I know ST support doesn’t want to hear this, but on channel 19 my devices dropped out, and lost battery life fast. On channel 20 battery life is way better, and the fake motion events have 90% ceased. Zigbee doesn’t appear to be affected by WiFi interference, as much as general microwave propagation issues. 2.4ghz is about a 4" wave. Changing a fraction of an inch in wave length can mean several decibels of reception indoors. Phillips Hue allows channel changes. Although support says they don’t have a way to change channels remotely. Magically after that “it can’t be done” response from support, my hub switched from channel 19 to channel 20. The fake motion events were caused by higher draw on the sensor battery to below threshold and then it powering back up again.
I have told everyone in my extended family, friends, potential customers at Sears, Best Buy and Target to not purchase Smart Things unless you are a developer and tinkerer. It’s just not ready for prime time. The reliability as a security system is laughable.
I hate to argue, especially since I’m fairly new to the community… but measuring the voltage while the battery is under load doesn’t make any sense.
First off, your entire post is spot on and clearly worded. To accurately measure remaining capacity of coin cell batteries, which have a very flat region of discharge through the 10%-90% region of use, a usage-based/time-based component is required. We recognize that using only the voltage is insufficient for making an accurate estimation and are looking to improve.
The measuring battery voltage under load is specifically to address issues where devices will improperly report motion when the voltage drops below a certain point - a point that can be hit when the battery is under load. We know that improper motion events are extremely disruptive and want to minimize these as much as possible.
Interesting, this implies that the voltage dip isn’t enough to reset the microcontroller but is enough to drop the reference voltage? With a 3.0V nominal coin cell I would hope that the reference voltage for the ADC is in the 1.0V range meaning it would take a very significant dip get a bad reading. Software guys bain… you’re stuck with the hardware you have.

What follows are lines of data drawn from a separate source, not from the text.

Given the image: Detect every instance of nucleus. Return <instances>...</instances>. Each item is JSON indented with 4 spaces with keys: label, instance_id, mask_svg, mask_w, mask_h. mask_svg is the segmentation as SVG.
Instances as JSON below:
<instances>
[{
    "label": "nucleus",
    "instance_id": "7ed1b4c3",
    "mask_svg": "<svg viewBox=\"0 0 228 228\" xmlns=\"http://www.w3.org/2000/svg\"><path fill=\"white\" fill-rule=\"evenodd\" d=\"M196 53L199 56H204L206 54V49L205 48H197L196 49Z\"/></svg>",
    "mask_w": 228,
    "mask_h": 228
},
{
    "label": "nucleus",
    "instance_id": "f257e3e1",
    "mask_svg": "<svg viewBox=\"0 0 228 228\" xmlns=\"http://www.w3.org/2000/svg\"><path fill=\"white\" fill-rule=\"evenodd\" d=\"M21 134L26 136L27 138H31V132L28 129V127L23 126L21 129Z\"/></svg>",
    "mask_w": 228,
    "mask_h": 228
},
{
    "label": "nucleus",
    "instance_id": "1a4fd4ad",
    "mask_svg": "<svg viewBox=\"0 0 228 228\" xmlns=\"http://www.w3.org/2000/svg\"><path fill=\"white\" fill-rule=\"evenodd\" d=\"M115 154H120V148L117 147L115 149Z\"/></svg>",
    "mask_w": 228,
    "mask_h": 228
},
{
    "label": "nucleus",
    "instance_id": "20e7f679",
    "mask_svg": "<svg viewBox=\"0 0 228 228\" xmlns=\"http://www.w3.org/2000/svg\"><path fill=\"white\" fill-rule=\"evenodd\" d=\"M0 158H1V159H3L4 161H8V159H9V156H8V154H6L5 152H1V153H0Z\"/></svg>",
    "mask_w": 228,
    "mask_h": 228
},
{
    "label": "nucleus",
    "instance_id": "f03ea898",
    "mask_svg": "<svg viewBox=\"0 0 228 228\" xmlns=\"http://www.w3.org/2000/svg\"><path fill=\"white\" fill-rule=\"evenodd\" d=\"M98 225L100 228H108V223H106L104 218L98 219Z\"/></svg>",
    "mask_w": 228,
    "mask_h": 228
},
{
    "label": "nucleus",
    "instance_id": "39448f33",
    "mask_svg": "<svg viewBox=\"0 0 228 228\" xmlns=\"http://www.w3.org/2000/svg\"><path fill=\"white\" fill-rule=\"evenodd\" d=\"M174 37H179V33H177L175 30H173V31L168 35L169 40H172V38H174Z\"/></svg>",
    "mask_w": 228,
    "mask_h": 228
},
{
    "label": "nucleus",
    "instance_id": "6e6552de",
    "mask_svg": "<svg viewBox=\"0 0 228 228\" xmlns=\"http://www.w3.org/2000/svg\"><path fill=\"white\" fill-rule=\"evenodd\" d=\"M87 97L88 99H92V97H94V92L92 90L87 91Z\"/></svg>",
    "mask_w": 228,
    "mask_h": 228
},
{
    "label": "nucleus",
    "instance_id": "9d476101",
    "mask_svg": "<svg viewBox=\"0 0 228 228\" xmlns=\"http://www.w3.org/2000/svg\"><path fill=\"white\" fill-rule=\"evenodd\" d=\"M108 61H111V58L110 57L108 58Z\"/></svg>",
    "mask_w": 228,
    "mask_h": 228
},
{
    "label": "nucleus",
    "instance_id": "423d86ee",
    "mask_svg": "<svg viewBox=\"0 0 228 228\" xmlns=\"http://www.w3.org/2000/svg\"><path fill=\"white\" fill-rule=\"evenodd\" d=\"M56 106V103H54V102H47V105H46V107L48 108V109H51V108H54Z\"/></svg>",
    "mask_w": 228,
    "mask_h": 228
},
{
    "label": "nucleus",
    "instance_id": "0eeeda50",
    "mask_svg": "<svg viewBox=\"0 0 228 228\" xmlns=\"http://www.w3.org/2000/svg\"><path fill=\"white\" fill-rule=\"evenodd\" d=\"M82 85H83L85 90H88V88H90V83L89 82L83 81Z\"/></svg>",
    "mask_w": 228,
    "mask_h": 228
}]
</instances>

Sounds like you’re stuck reading the battery voltage in order to validate the motion reading. Which is of course problematic for all the reasons mentioned above. Any chance the microcontroller has a brownout interrupt? Often micros can be programmed to brownout at different voltage set points. I’ve dealt with similar issues in the past by catching the brownout interrupt, setting a lock on the ADC readings, and waiting for the condition to disappear.
Why do you suppose one ST multi’s would work with a battery down to tenths of a volt but some die at 2-2.8v? I can’t imagine there’d be that great a manufacturing variance. I think the lowest reading I got on a working battery was .06v…it had just died. Maybe shorted internal at that point and dropped that significantly? (not an EE…)
I see this frequently, some days it occurs many times. It’s predicatable with a z-wave device that has ghosted or anytime I use the repair option. I can’t believe this is considered normal behavior.
my orsam white show totaly diff versions
model: LIGHTIFY A19 Tunable White
Raw Description 03 0104 0102 00 09 0000 0003 0004 0005 0006 0008 0300 0B04 FC0F 01 0019
Current Version: 0x01020205
Target Version: 0x01020205
Last Updated: N/A
I have a half dozen that die there, a few that die around 2v, and a couple that go WAY down…unless the batteries are die spectacularly in those couple. It’s so random it’s just ridiculous…
All my ST motion sensors die in the 2.9x range.